While not a regulatory requirement, a number of local asset managers including AMP Capital are now fully unbundled, while others are in the process of doing so.
Best practice is expected and it will be driven by asset owners...that process is definitely underway
Thomson Reuters is working with a number of asset owners and asset managers to implement research unbundling programmes in Australia. Nathan Walker, Head of Market Development, Buy-Side Pacific at Thomson Reuters said that while some asset managers were choosing to wait until their clients demanded change, others were already taking steps to implement systems to measure and analyse research interactions with the global sell-side.
“Australia is not in scope where MiFID II research unbundling is concerned, but best practice is expected and it will be driven by asset owners. We have spoken to many asset managers [who] are sitting on the fence at the moment, saying ‘well the regulator isn’t asking us to do anything, I will move when the asset owner tells me to move’. At the same time though we are seeing large global asset managers who provide transparent reporting in Europe roll out the same standards in Australia. That is happening in real time, both in terms of research and trading, so that process is definitely underway,” Walker said.

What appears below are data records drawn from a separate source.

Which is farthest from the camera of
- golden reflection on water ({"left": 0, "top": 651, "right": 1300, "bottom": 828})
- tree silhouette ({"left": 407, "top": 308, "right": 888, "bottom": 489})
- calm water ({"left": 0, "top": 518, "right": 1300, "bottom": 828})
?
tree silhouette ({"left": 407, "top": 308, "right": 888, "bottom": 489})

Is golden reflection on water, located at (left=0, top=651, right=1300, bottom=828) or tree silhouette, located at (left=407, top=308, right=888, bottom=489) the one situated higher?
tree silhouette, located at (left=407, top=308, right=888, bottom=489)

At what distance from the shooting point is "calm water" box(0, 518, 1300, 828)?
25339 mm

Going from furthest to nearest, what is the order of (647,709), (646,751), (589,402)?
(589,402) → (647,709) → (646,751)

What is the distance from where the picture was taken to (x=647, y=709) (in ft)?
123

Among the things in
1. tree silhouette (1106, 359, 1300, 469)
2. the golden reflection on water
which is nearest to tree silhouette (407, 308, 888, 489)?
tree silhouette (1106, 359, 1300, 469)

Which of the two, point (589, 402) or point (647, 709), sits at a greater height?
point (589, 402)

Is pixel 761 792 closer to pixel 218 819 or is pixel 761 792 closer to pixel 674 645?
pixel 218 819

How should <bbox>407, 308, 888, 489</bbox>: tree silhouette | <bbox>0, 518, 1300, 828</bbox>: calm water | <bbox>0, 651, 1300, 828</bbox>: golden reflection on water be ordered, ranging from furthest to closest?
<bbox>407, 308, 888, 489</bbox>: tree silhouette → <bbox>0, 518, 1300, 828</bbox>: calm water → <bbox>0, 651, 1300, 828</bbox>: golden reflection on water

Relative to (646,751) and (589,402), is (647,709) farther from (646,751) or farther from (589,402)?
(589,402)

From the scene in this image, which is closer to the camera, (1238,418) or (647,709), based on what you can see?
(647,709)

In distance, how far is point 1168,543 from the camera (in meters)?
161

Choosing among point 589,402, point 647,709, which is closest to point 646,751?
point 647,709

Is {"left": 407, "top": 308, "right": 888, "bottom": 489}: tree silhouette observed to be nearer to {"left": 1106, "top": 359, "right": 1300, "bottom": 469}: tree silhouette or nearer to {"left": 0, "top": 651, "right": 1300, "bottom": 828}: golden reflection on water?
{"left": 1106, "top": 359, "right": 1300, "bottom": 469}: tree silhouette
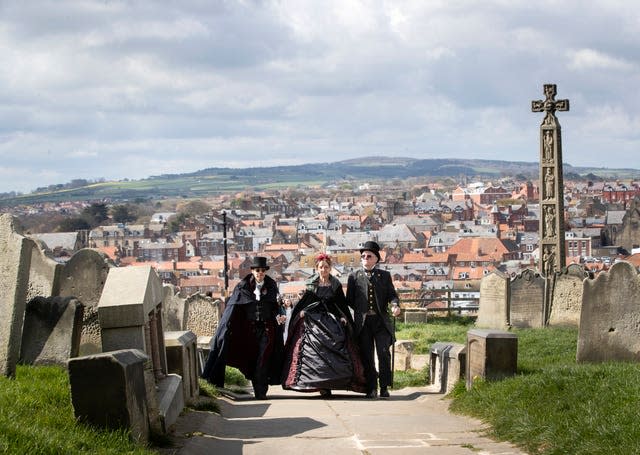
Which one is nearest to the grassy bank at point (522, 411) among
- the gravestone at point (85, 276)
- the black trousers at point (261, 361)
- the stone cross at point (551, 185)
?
the gravestone at point (85, 276)

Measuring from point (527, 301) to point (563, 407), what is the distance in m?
13.5

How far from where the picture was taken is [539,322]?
21922 mm

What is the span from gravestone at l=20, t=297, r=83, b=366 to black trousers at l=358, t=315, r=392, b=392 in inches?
169

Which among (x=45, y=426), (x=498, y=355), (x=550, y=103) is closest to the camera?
(x=45, y=426)

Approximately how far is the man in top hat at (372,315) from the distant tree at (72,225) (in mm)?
159409

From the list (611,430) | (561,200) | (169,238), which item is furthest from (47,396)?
(169,238)

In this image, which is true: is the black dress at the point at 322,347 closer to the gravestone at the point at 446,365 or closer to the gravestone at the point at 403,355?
the gravestone at the point at 446,365

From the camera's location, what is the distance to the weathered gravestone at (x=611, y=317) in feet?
38.1

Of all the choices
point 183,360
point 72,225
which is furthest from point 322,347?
point 72,225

Research unbundling is also seen to have a positive impact on the trading profession more generally, by lifting the value of trading across the organisation. “While it is empowering from a trading desk point of view to have the [unbundled best execution] mandate, [this carries] not just the ability but the obligation for price to have primacy in terms of how you go about filling your orders, unpolluted by other factors from days gone by such as “who put out a piece of research most recently,” Joe Kassel, Global Head of Dealing & Exposure Management at AMP Capital said.
However, the changes are not without challenges. Smaller asset managers are likely to feel the pinch of the new requirements, particularly where the costs of implementation are concerned.
“If you’re a small cap manager, the fact that at some point you may have to use your own P&L to pay for research is going to be tough, and then to pay for the market data and the compliance costs on top of that is a huge cost to a small organisation,” Emma Quinn, Global Co-Head of Equity Trading at AllianceBernstein said.
“One of the unintended consequences that the [Financial Conduct Authority] has noticed in the UK has been the merging of asset managers, because scale is going to matter in this business,” Quinn said.
“For smaller and newer asset managers and brokers, the challenges are going to be greater because while their fees are going down, their costs are going up. Of course, those of us with sufficient capabilities and infrastructure have the means to manage incidental costs, but fixed costs are the same whether you manage $10 billion or $50 billion. So for those without the scale and quality systems, it is going to get harder,” Jason Lapping, Head of Asia Pacific Trading at Dimensional Fund Advisors said.
Nathan Bode, principal consultant at Frontier Advisors also flagged what he referred to as “serious concerns” about the impact that the research unbundling process could have on smaller managers.
“There is a possibility of smaller investment managers struggling or being discouraged to launch, leading to less innovation, less new entrants and ultimately less competition. This is a serious concern for us and this is an area that we will be monitoring closely as it will have an impact on the quality and potentially other aspects like fees paid by our clients, the asset owners. Perversely it may mean that fees or costs may not come down as quickly as we might have liked to see, so that is something that we are paying close attention to,” Bode said.
Teaming up with other boutiques in an umbrella structure to jointly manage costs wouldn’t necessarily resolve these challenges Bode said. “Valuing research is difficult for any boutique, but when you have a multi boutique structure and you have the research spend controlled by the [umbrella organisation] that becomes incredibly difficult in terms of one valuing it and two deciding what you spend your research budget on,” he said.